Der Tag, an dem Aeryn verschwand
Sie hätte nach Wien kommen wollen, für sechs Monate vielleicht, Europa kenne sie ohnehin kaum. Danach hätte sie übersiedeln wollen, weg von der zugigen Ostküste, nach Florida, ins sonnige Altenteil Amerikas. Doch zu all dem kam es nicht mehr.
Am 31. Oktober 2007, zwei Uhr nachmittags, bekam Kathy Gilleran einen Anruf, der alle ihre Pläne bedeutungslos werden ließ.
Gilleran ist heute 56 Jahre alt. Sie sitzt in einem braunen Lederfauteuil in der Lobby eines hübschen und nicht allzu teuren Wiener Innenstadthotels. Sie ist nach Wien gekommen, aber nicht mehr, weil Europa sie interessiert.

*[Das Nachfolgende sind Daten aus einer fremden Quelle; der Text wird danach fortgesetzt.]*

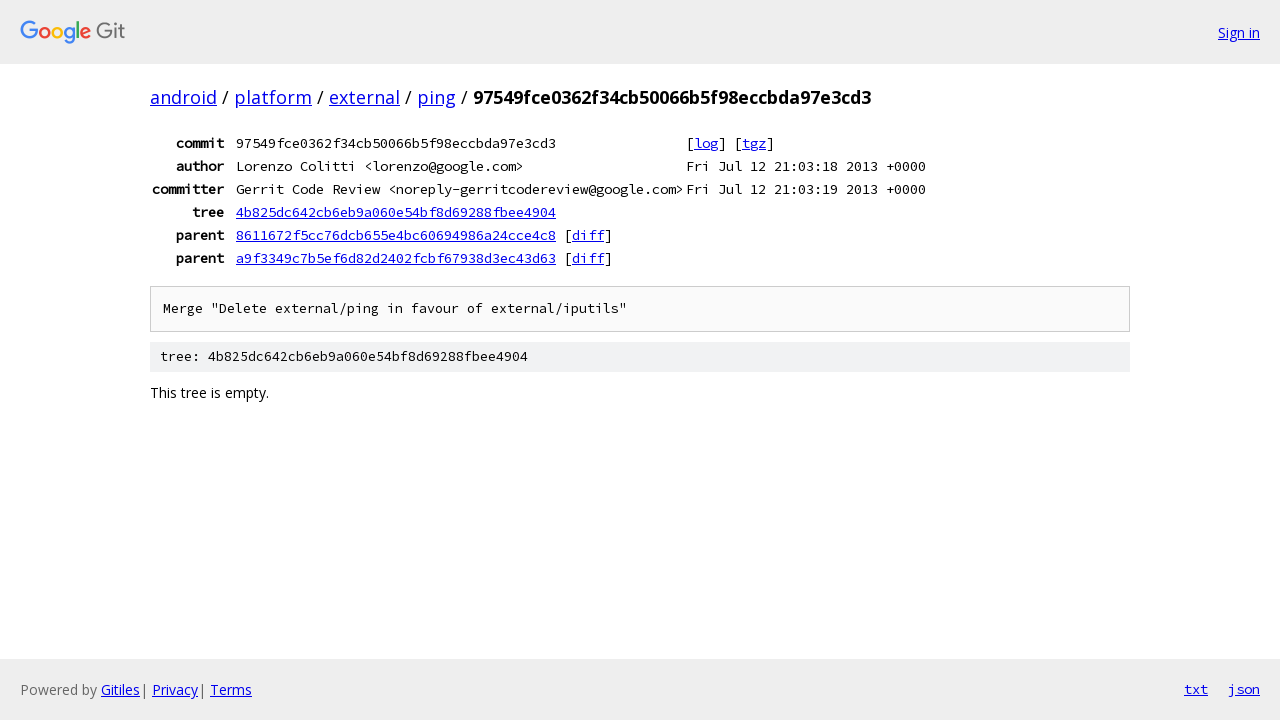

--- FILE ---
content_type: text/html; charset=utf-8
request_url: https://android.googlesource.com/platform/external/ping/+/97549fce0362f34cb50066b5f98eccbda97e3cd3
body_size: 954
content:
<!DOCTYPE html><html lang="en"><head><meta charset="utf-8"><meta name="viewport" content="width=device-width, initial-scale=1"><title>97549fce0362f34cb50066b5f98eccbda97e3cd3 - platform/external/ping - Git at Google</title><link rel="stylesheet" type="text/css" href="/+static/base.css"><!-- default customHeadTagPart --></head><body class="Site"><header class="Site-header"><div class="Header"><a class="Header-image" href="/"><img src="//www.gstatic.com/images/branding/lockups/2x/lockup_git_color_108x24dp.png" width="108" height="24" alt="Google Git"></a><div class="Header-menu"> <a class="Header-menuItem" href="https://accounts.google.com/AccountChooser?faa=1&amp;continue=https://android.googlesource.com/login/platform/external/ping/%2B/97549fce0362f34cb50066b5f98eccbda97e3cd3">Sign in</a> </div></div></header><div class="Site-content"><div class="Container "><div class="Breadcrumbs"><a class="Breadcrumbs-crumb" href="/?format=HTML">android</a> / <a class="Breadcrumbs-crumb" href="/platform/">platform</a> / <a class="Breadcrumbs-crumb" href="/platform/external/">external</a> / <a class="Breadcrumbs-crumb" href="/platform/external/ping/">ping</a> / <span class="Breadcrumbs-crumb">97549fce0362f34cb50066b5f98eccbda97e3cd3</span></div><div class="u-monospace Metadata"><table><tr><th class="Metadata-title">commit</th><td>97549fce0362f34cb50066b5f98eccbda97e3cd3</td><td><span>[<a href="/platform/external/ping/+log/97549fce0362f34cb50066b5f98eccbda97e3cd3">log</a>]</span> <span>[<a href="/platform/external/ping/+archive/97549fce0362f34cb50066b5f98eccbda97e3cd3.tar.gz">tgz</a>]</span></td></tr><tr><th class="Metadata-title">author</th><td>Lorenzo Colitti &lt;lorenzo@google.com&gt;</td><td>Fri Jul 12 21:03:18 2013 +0000</td></tr><tr><th class="Metadata-title">committer</th><td>Gerrit Code Review &lt;noreply-gerritcodereview@google.com&gt;</td><td>Fri Jul 12 21:03:19 2013 +0000</td></tr><tr><th class="Metadata-title">tree</th><td><a href="/platform/external/ping/+/97549fce0362f34cb50066b5f98eccbda97e3cd3/">4b825dc642cb6eb9a060e54bf8d69288fbee4904</a></td></tr><tr><th class="Metadata-title">parent</th><td><a href="/platform/external/ping/+/97549fce0362f34cb50066b5f98eccbda97e3cd3%5E1">8611672f5cc76dcb655e4bc60694986a24cce4c8</a> <span>[<a href="/platform/external/ping/+/97549fce0362f34cb50066b5f98eccbda97e3cd3%5E1..97549fce0362f34cb50066b5f98eccbda97e3cd3/">diff</a>]</span></td></tr><tr><th class="Metadata-title">parent</th><td><a href="/platform/external/ping/+/97549fce0362f34cb50066b5f98eccbda97e3cd3%5E2">a9f3349c7b5ef6d82d2402fcbf67938d3ec43d63</a> <span>[<a href="/platform/external/ping/+/97549fce0362f34cb50066b5f98eccbda97e3cd3%5E2..97549fce0362f34cb50066b5f98eccbda97e3cd3/">diff</a>]</span></td></tr></table></div><pre class="u-pre u-monospace MetadataMessage">Merge &quot;Delete external/ping in favour of external/iputils&quot;</pre><div class="TreeDetail"><div class="u-sha1 u-monospace TreeDetail-sha1">tree: 4b825dc642cb6eb9a060e54bf8d69288fbee4904</div><p>This tree is empty.</p></div></div> <!-- Container --></div> <!-- Site-content --><footer class="Site-footer"><div class="Footer"><span class="Footer-poweredBy">Powered by <a href="https://gerrit.googlesource.com/gitiles/">Gitiles</a>| <a href="https://policies.google.com/privacy">Privacy</a>| <a href="https://policies.google.com/terms">Terms</a></span><span class="Footer-formats"><a class="u-monospace Footer-formatsItem" href="?format=TEXT">txt</a> <a class="u-monospace Footer-formatsItem" href="?format=JSON">json</a></span></div></footer></body></html>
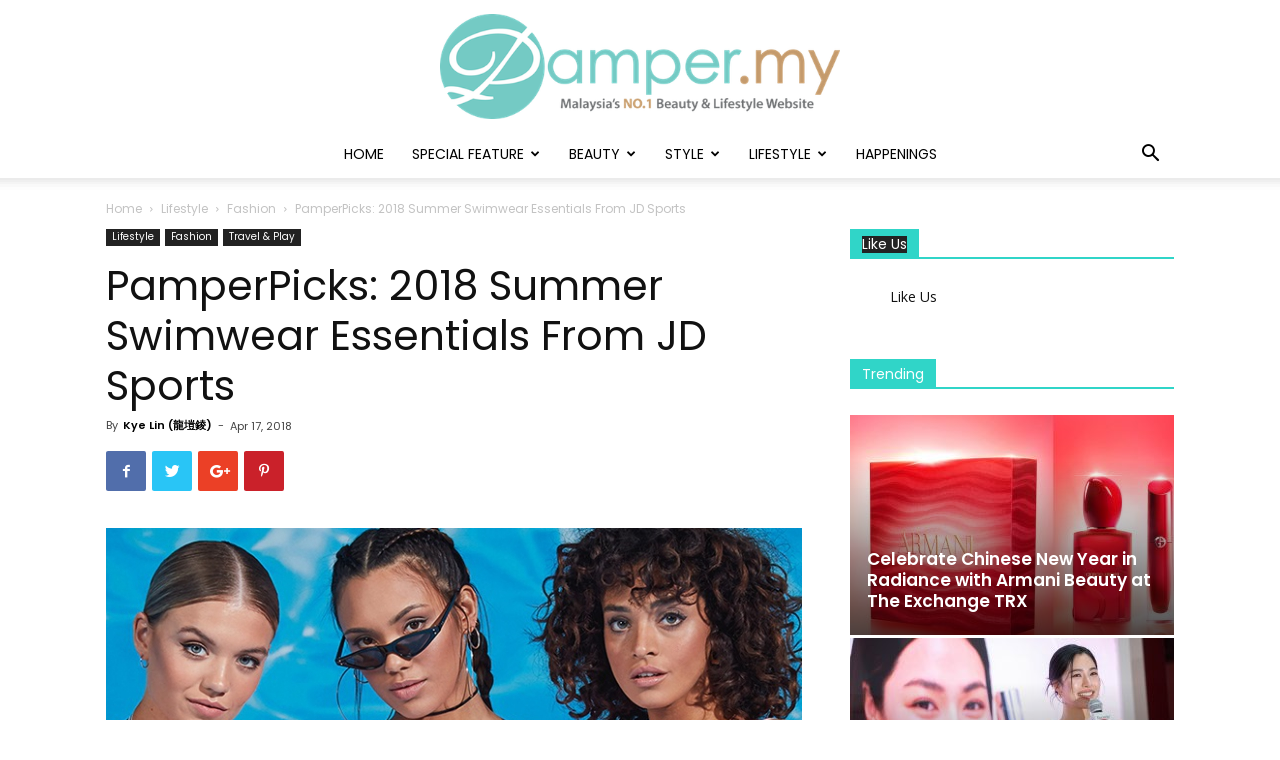

--- FILE ---
content_type: text/html; charset=utf-8
request_url: https://www.google.com/recaptcha/api2/aframe
body_size: 266
content:
<!DOCTYPE HTML><html><head><meta http-equiv="content-type" content="text/html; charset=UTF-8"></head><body><script nonce="wQjfKTgKdjsZ_z9trb1ePQ">/** Anti-fraud and anti-abuse applications only. See google.com/recaptcha */ try{var clients={'sodar':'https://pagead2.googlesyndication.com/pagead/sodar?'};window.addEventListener("message",function(a){try{if(a.source===window.parent){var b=JSON.parse(a.data);var c=clients[b['id']];if(c){var d=document.createElement('img');d.src=c+b['params']+'&rc='+(localStorage.getItem("rc::a")?sessionStorage.getItem("rc::b"):"");window.document.body.appendChild(d);sessionStorage.setItem("rc::e",parseInt(sessionStorage.getItem("rc::e")||0)+1);localStorage.setItem("rc::h",'1769989661101');}}}catch(b){}});window.parent.postMessage("_grecaptcha_ready", "*");}catch(b){}</script></body></html>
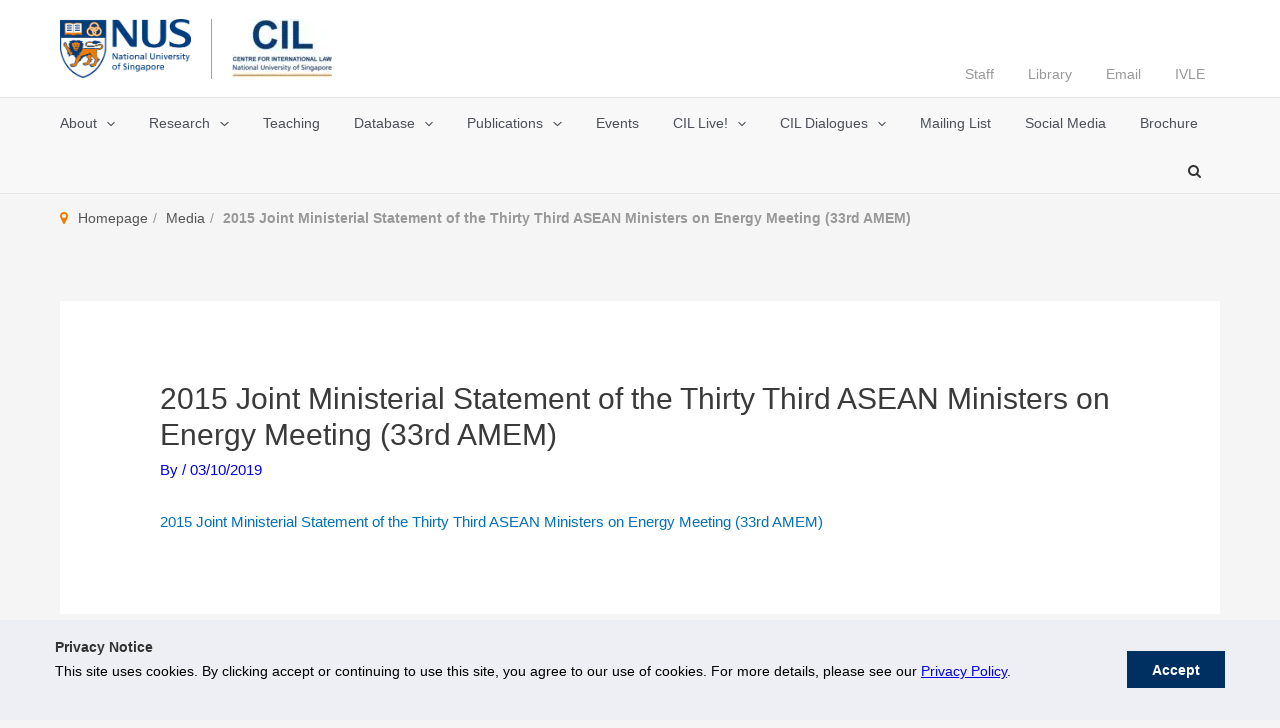

--- FILE ---
content_type: text/javascript
request_url: https://nusit.nus.edu.sg/cookieconsent/cookieconsent-config.js?ver=20260121
body_size: 1508
content:
window.cookieconsent.initialise({
    palette:{
        popup: {background: "#edeff5"},
        button: {background: "#003062"},
    },
    
    content: {
        message: ' ',
        dismiss: 'Accept',
        link: 'Privacy Notice',
        href: 'https://www.nus.edu.sg/privacy-notice/'
    },
        cookie: {
        expiryDays:365,
        secure:true
    },
    position: 'bottom'
});

if (window.cookieconsent.hasInitialised){

    const cc_ContainerWidth = 1170;
    var cc_Window = document.getElementsByClassName('cc-window')[0];
    var cc_Button = document.getElementsByClassName('cc-btn')[0];
    var cc_chatboxExist = document.getElementById("watsonconv-floating-box");
    var cc_ScrollerExist = document.getElementById("scrollToTop");
    const cc_ChatboxWidth = 260;
    const cc_ScrollerWidth = 50;
    const cc_WindowPadding = '1em 16px 1em 16px';
    const cc_ButtonPadding = '0.3em 0.6em';
    const cc_MediaQuery = 'screen and (max-width: 414px) and (orientation: portrait), screen and (max-width: 736px) and (orientation: landscape)';
    //const cc_MediaQueryPortrait = 'screen and (orientation:portrait)';
    //const cc_MediaQueryLandscape = 'screen and (orientation:landscape)';

    const cc_MsgTitle = Object.assign(document.createElement('span'), {
        style: 'font-weight:700; font-size:14px; color:#333;',
        innerHTML: 'Privacy Notice'
    });

    const cc_Linebreak1 = document.createElement("br");

    const cc_MsgBody = document.createTextNode("This site uses cookies. By clicking accept or continuing to use this site, you agree to our use of cookies. For more details, please see our ");

    const cc_MsgLink = Object.assign(document.createElement('a'), {
        style: 'text-decoration:underline!important',
        href: 'https://www.nus.edu.sg/privacy-notice/',
        target: '_blank',
        innerHTML: 'Privacy Policy'
    });

    const cc_MsgBodyEnd = document.createTextNode('.');


    if (cc_Window.classList.contains('cc-floating')) {
        cc_Window.classList.add('cc-banner');
        cc_Window.classList.remove('cc-floating');
    }


    function cc_SetLayout(){
        let sidePad = 16;
        let newSidePad = window.innerWidth > cc_ContainerWidth + (sidePad * 2) ? (window.innerWidth - cc_ContainerWidth)/2 : sidePad;
        
        let matched = window.matchMedia(cc_MediaQuery).matches;
        if(matched){
            if (cc_chatboxExist){
                cc_Window.style.padding = '0.6em '+newSidePad+'px 5em '+newSidePad+'px';
            }else{
                cc_Window.style.padding = '0.6em '+newSidePad+'px 1em '+newSidePad+'px';
            }
            cc_Button.style.padding = '0.3em auto';
            cc_Button.style.width = '100%';
        }
        else{
            let buttonMarginTop = cc_Window.clientHeight > 110 ? 0 : 22;
            cc_ScrollerExist = document.getElementById("scrollToTop");
            cc_Button.style.padding = buttonMarginTop > 0 ? '0.3em 1.6em' : '0.3em 0.6em';
            cc_Button.style.marginTop = buttonMarginTop + 'px';


            if (cc_chatboxExist || cc_ScrollerExist){
                let extraPad = cc_chatboxExist ? cc_ChatboxWidth : cc_ScrollerWidth;
                if (window.innerWidth > cc_ContainerWidth + (extraPad * 2) ){
                    cc_Window.style.padding = '0.6em '+newSidePad+'px 2em '+newSidePad+'px';
                }else {
                    let newRightPad = newSidePad + extraPad;
                    cc_Window.style.padding = '1em '+newRightPad+'px 2em '+newSidePad+'px';
                }
            }else{
                cc_Window.style.padding = '0.6em '+newSidePad+'px 2em '+newSidePad+'px';
            }

        }
        
    }

    ['load', 'resize'].forEach(function(e) {
        window.addEventListener(e, cc_SetLayout);
    });


    document.getElementById('cookieconsent:desc').innerHTML = '';
    document.getElementById('cookieconsent:desc').style.fontSize = '14px';
    document.getElementById("cookieconsent:desc").appendChild(cc_MsgTitle);
    document.getElementById("cookieconsent:desc").appendChild(cc_Linebreak1);
    document.getElementById("cookieconsent:desc").appendChild(cc_MsgBody);
    document.getElementById("cookieconsent:desc").appendChild(cc_MsgLink);
    document.getElementById("cookieconsent:desc").appendChild(cc_MsgBodyEnd);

Bis zu ihrer Pensionierung habe sie als Polizistin gearbeitet, erzählt sie, in Cortland, US-Bundesstaat New York. Sie habe gedacht, von Polizist zu Polizist rede es sich leichter. Man würde einander verstehen, habe sie geglaubt, man würde ihr schon helfen, hier in Wien, bei der Suche nach ihrem verschwundenen Sohn.